Based on every wedding reception I’ve ever attended, nothing rinses the human brain in serotonin quite like the music of the Jackson 5. But Michael and his brothers weren’t the only kids who grew up in the ’70s sounding so innocent and alive. The 2007 compilation album “Home Schooled: The ABCs of Kid Soul” unearths 17 forgotten gems crooned by youngsters whose parents sent them chasing after the Jacksons’ fame. Some songs are pure kid joy (“Here’s Some Dances” by Eight Minutes), while others are wise beyond their years (“I’m Not Ready for Love” by Promise). All in all, you’ll smile until your face hurts.
What do you get for the music-loving, iPhone-using Washingtonian who has everything? (Parallel conundrum: You have nothing in your wallet.) Give him or her “The National Mall,” an app created by Washington electronic music twosome Bluebrain. The duo are calling it the world’s first “location aware” album — an app designed for smartphones that uses Global Positioning System technology to trigger different swatches of music depending on your physical location as you dawdle around the Mall. The experience is truly magical. And the app is free. www.bluebra.in.

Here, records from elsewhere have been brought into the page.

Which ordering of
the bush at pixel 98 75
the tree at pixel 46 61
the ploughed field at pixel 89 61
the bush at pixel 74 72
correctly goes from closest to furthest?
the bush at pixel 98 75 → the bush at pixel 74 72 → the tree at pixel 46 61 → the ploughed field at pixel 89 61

Somewhere between Chuck Berry and Nirvana, rock-and-roll became deadly serious, training our collective eardrums to flinch at most upbeat rock tunes. French rock troupe Phoenix helped many of us deprogram that reflex with 2009’s “Wolfgang Amadeus Phoenix,” a rare, exuberant slab of feel-great rock music. But sadly, not enough people have heard the band’s prior (and better) disc “It’s Never Been Like That” — which, happily, hopefully, probably, includes the rock fan on your shopping list.
I know, I know. Nothing says holiday joy quite like a pair of earplugs. But if there’s a frequent concertgoer in your life, think about stuffing their stockings (and ears) with a pair from Ear Peace. These aren’t the most powerful plugs on the market — they’re about the equivalent of wearing SPF 15 at the pool — but they are the most comfortable I’ve come across. Earpeace.com.